→ **SET TASK**
Quote the part of the Mantichora description below that opens with the words containing "Mantichora will run" and closes with "given to Mantichora.".

You can simply give Mantichora as many functions as you need to run.
Mantichora will run them concurrently in background processes by using
multiprocessing or in different threads by using threading and give
you the return values of the functions. The return values are sorted
in the order of the functions you have originally given to Mantichora.
Progress bars from [atpbar](https://github.com/alphatwirl/atpbar) can
be used in the functions.

The code in this package was originally developed in the sub-package
[_concurrently_](https://github.com/alphatwirl/alphatwirl/tree/v0.23.2/alphatwirl/concurrently)
of [_alphatwirl_](https://github.com/alphatwirl/alphatwirl).


The examples in this file can be also run on Jupyter Notebook. <br />
[![Binder](https://mybinder.org/badge_logo.svg)](https://mybinder.org/v2/gh/alphatwirl/notebook-mantichora-001/master?filepath=mantichora.ipynb)

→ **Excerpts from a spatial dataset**

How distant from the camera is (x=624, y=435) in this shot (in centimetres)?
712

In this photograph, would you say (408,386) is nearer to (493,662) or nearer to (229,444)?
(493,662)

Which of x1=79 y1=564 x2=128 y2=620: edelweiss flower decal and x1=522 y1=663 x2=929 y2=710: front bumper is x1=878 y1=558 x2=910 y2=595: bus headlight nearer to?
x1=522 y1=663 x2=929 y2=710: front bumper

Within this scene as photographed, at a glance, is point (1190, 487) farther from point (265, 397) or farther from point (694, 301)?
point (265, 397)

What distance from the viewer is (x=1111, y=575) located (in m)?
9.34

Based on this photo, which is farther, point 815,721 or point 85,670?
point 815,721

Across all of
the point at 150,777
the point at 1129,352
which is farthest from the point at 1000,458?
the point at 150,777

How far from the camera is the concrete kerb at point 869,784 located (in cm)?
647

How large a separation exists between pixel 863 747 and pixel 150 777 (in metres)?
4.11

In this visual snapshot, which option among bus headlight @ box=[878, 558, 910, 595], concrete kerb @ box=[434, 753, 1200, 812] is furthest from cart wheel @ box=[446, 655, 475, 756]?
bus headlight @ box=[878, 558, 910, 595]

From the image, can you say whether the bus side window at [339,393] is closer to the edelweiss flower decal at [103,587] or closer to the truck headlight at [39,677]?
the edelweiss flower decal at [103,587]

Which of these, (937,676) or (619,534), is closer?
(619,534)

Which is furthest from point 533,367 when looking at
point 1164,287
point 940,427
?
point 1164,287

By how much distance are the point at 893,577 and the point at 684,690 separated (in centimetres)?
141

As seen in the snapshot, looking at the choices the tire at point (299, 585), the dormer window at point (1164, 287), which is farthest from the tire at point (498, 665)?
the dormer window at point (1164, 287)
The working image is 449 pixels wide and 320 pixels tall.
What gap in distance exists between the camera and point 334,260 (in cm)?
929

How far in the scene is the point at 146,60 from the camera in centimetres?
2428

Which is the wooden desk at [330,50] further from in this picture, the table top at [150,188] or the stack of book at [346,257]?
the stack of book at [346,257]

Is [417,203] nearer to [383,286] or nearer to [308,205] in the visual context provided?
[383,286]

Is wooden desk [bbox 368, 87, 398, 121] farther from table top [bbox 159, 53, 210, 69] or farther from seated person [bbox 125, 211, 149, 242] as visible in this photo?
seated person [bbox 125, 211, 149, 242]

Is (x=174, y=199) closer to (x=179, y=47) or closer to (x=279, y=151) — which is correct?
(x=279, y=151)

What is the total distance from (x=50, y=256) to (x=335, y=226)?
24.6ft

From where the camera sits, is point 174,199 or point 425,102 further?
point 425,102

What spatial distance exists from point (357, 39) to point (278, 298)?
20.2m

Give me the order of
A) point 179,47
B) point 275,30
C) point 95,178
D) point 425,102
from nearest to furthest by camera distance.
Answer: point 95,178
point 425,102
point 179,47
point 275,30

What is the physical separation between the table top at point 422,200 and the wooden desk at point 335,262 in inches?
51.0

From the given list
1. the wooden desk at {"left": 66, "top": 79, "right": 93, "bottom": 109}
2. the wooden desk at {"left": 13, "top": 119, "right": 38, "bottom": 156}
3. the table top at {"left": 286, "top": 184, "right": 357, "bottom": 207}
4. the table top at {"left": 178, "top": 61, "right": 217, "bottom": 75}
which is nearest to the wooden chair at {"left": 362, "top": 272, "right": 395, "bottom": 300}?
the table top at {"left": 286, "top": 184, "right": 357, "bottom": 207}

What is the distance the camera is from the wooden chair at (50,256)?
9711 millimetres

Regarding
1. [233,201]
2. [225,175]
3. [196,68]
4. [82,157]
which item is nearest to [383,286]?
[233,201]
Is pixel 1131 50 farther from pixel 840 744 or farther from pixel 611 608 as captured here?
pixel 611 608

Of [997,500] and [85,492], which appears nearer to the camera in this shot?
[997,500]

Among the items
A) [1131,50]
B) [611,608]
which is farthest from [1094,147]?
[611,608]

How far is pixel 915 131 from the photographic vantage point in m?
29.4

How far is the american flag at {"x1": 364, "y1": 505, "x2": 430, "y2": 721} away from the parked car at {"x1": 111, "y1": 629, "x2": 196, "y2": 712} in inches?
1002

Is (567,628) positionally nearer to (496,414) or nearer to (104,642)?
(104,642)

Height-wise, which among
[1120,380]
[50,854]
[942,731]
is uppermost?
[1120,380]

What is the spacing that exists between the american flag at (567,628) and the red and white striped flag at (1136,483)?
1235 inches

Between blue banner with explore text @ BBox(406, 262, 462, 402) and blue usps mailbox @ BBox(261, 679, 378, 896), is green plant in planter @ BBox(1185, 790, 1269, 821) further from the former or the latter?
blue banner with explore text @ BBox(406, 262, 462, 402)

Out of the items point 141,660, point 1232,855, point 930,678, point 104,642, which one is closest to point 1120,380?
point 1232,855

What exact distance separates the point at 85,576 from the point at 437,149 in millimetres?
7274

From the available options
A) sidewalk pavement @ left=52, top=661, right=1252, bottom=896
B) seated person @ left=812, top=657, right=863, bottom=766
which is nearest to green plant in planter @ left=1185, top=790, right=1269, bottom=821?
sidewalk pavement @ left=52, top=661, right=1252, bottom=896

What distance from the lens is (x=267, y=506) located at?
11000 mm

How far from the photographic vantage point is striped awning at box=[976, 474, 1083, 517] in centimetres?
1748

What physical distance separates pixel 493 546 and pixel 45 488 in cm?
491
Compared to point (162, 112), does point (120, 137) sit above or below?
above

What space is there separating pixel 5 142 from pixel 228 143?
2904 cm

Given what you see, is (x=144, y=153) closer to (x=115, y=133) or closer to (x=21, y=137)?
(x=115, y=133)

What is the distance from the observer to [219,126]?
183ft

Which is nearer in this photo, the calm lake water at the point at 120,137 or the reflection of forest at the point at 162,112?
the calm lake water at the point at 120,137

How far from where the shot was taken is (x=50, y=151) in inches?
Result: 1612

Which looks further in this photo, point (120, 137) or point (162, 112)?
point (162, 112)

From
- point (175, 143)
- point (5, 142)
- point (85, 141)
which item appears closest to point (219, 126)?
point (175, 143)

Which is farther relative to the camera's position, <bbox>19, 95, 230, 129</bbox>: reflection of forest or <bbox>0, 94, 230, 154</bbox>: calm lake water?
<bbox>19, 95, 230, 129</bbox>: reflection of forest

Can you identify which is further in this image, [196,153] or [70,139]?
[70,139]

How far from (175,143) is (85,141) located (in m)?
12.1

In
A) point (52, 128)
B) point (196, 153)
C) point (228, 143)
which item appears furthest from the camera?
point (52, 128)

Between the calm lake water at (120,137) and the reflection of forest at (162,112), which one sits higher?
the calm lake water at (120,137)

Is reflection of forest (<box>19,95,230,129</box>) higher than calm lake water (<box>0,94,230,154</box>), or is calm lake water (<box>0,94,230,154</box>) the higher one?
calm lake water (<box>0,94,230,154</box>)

→ **RESULT FOR THIS EXERCISE**
Mantichora will run them concurrently in background processes by using
multiprocessing or in different threads by using threading and give
you the return values of the functions. The return values are sorted
in the order of the functions you have originally given to Mantichora.